30 Temmuz 2012 Pazartesi

Canistan


















Yusuf Atılgan'ın yazdığı Anayurt Oteli ve Aylak Adam'dan sonra üçüncü ve son romanı olan Canistan'ı okudum bugün. Diğer ikisini okuyalı da çok uzun zaman olmadı ve ben bunlardan Anayurt Oteli'ni sizin için yazmış, Aylak Adam'ı ise hatırını kıramayacağım bir arkadaşımın ricası üzerine yazmamıştım. Anayurt Oteli ve Aylak Adam'ın önemli ölçüde gösterdiği benzerlikler -ki bu benzerliklerin ne olduğundan yazının içeriğinde bahsedeceğim- Yusuf Atılgan'ın tarzı hakkında bir hayli fikir vermişti. Buna karşılık Canistan daha farklı bir şeylerden bahsediyor.
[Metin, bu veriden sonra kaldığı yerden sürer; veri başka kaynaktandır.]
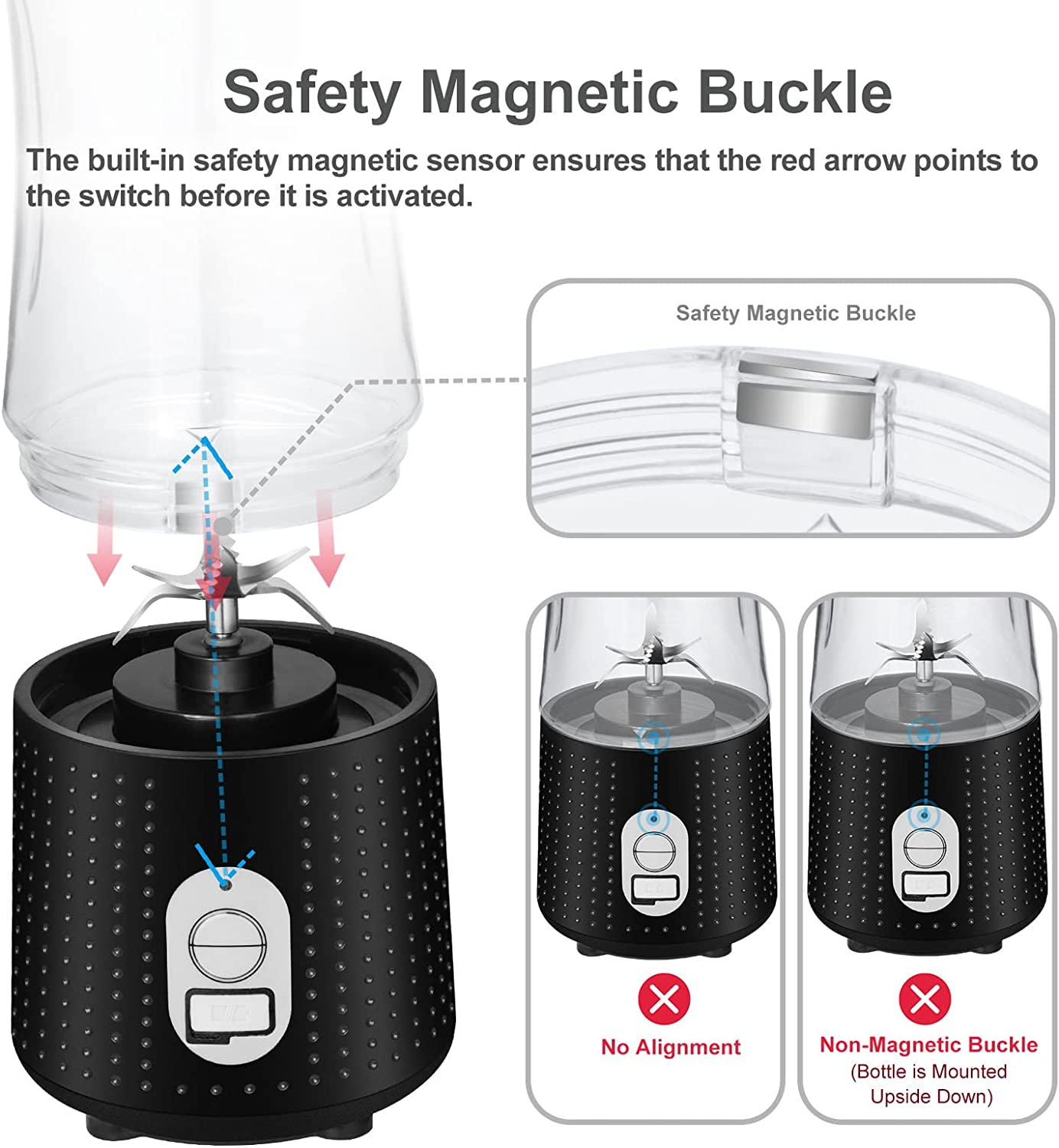 Safety Magnetic Buckle

The built-in safety magnetic sensor ensures that the red arrow points to the switch before it is activated.

Safety Magnetic Buckle

No Alignment

Non-Magnetic Buckle
(Bottle is Mounted Upside Down)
Kitabın konusuna gelirsek, Osmanlı Dönemi'nde geçen bir hikâyeden bahsediyor. İkinci Meşrutiyet ve Milli Mücadele Yıllarında, Manisa civarında geçiyor hikâye ve aslında kitabın arkasında yazdığı gibi bu hikayeyi trajik olarak tanımlamak çok doğru olur. Selim ve Ali iki dosttur ve bu dostlukları çocukluk yıllarından gelir. Zaman içinde Ali, karısı ve çocuğuyla sakin bir hayat süren bir yetişkin haline gelirken Selim bir çeteciye dönüşür. Kitap bu iki eski dostun acı karşılaşmasıyla okuyucusuna merhaba der.
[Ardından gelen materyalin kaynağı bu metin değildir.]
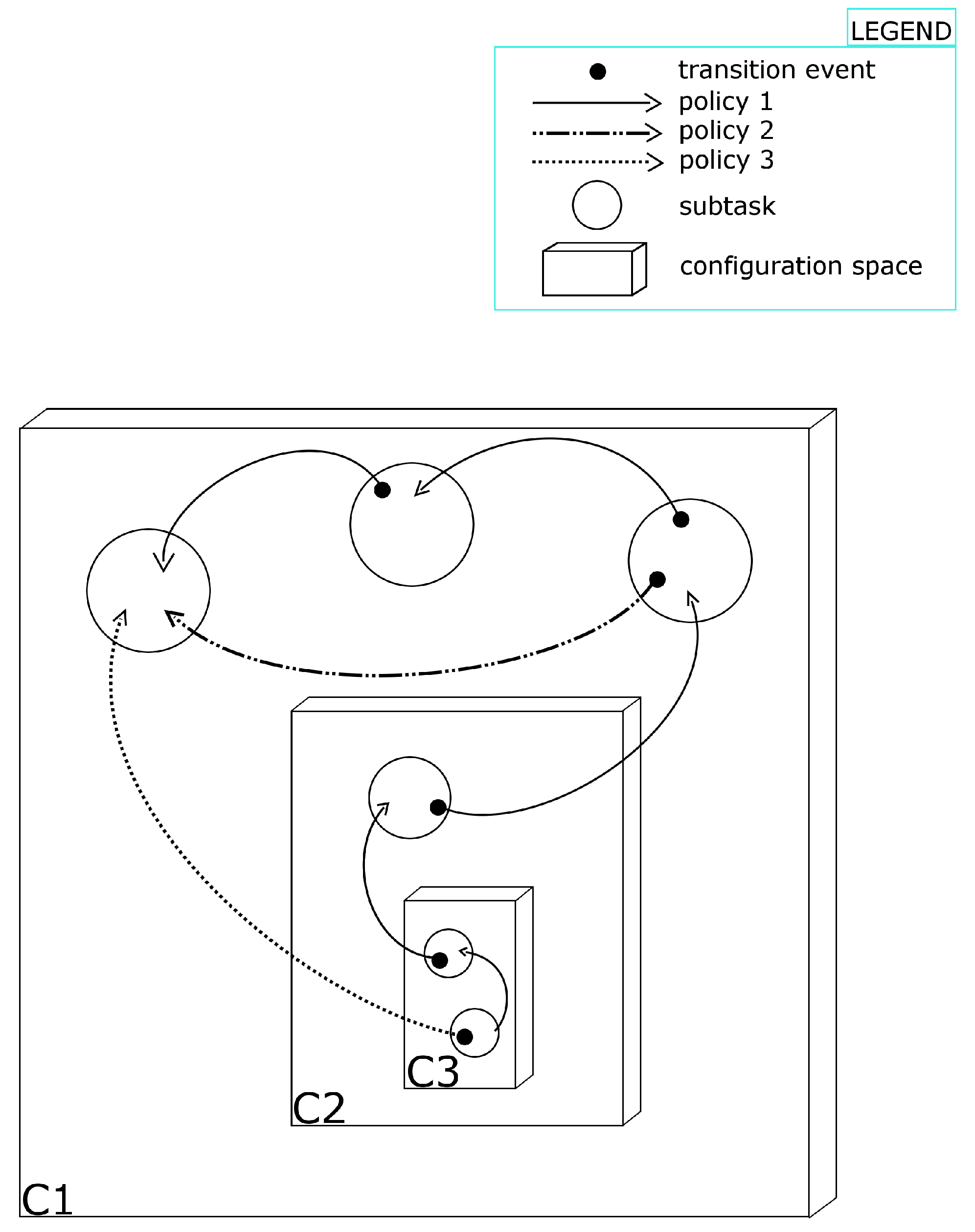 LEGEND
transition event
policy 1
policy 2
policy 3
subtask
configuration space

C3
C2
C1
Anayurt Oteli ve Aylak Adam'ın anlattığı hikâyeler daha psikolojik türdeydi. Kendini toplumdan soyutlayan karakterler üzerinden anlatılmış romanlardı. Aslında okuduğum bu ilk iki kitabından sonra -eğer ömrü vefa etseydi- bu tarz üzerinde yoğunlaşacağını ve bu türde bir numara olarak anılacağını düşünmüştüm. Lakin Canistan ile daha farklı bir hikâyeyle ne kadar başarılı olabileceğini görmüş oldum Yusuf Atılgan'ın. Üstelik yarım kalmış bir roman olmasına rağmen.

Canistan üç bölümden oluşuyor. Duruşma, yargıç ve tanık isimli bu üç bölümün sanık isminde bir dördüncüsü olacakmış ama Yusuf Atılgan'ın ömrü buna vefa etmemiş. Buna rağmen kitap pek yarım kalmış gibi görünmüyor ama yazılamamış bir dördüncü bölümün varlığından haberdar olduğumuz için ister istemez bir merak uyanıyor.

Canistan, trajik bir dostluk ve aşk öyküsü anlatıyor. Yusuf Atılgan'ın en az diğer iki romanı kadar başarılı Canistan. Oldukça kısa zaten ve tek nefeste birkaç saat içinde okuyabilirsiniz. En kısa zamanda bu konuyla ilgilenmeniz dileğiyle, hepinize iyi okumalar.